Ratified on Dec. 6, 1865, the 13th Amendment put an official end to the practice of slavery, a process that President Abraham Lincoln had initiated in 1863 with his executive order — the Emancipation Proclamation (which had freed only those slaves in the Confederate States).

But don't take just my word for this. On Sunday at 6 p.m. the Magic Lantern, the Meaningful Movies Project — along with the Unitarian Universalist Church of Spokane and the Magic Lantern itself — will present a screening of "13th," Ava DuVernay's 2016 Oscar-nominated documentary feature.

In addition to examining the history of the Amendment itself, DuVernay's film asks a pertinent question: Did the 13th Amendment truly end slavery in America? That's a topic likely to be addressed in a post-screening panel discussion featuring several area civil-rights proponents.

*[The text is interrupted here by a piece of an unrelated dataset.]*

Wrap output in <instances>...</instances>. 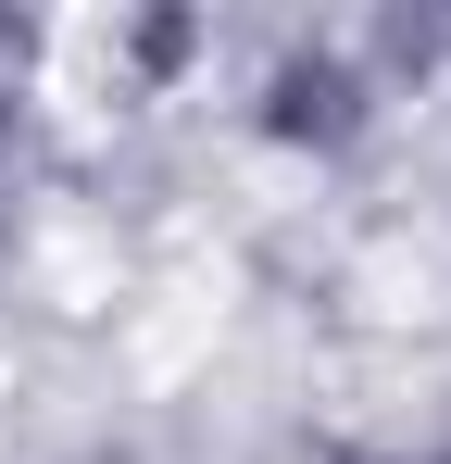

Panelists scheduled to participate include Carmen Pacheco-Jones, chair of the Spokane Regional Law & Justice Racial Equity Committee; Dora "Duaa-Rahemaah" Williams, YWCA Racial & Social Justice Committee; Curtis Hampton, Spokane Community Against Racism (SCAR); Kurtis Robinson, Spokane NAACP President; and Kiantha Duncan, Empire Health Foundation, Spokane NAACP.

Regarding the film itself, New York Times critic Manohla Dargis hailed it this way: "Powerful, infuriating and at times overwhelming, Ava DuVernay’s documentary '13th' will get your blood boiling and tear ducts leaking."

Admission to the screening is free (though a donation is suggested).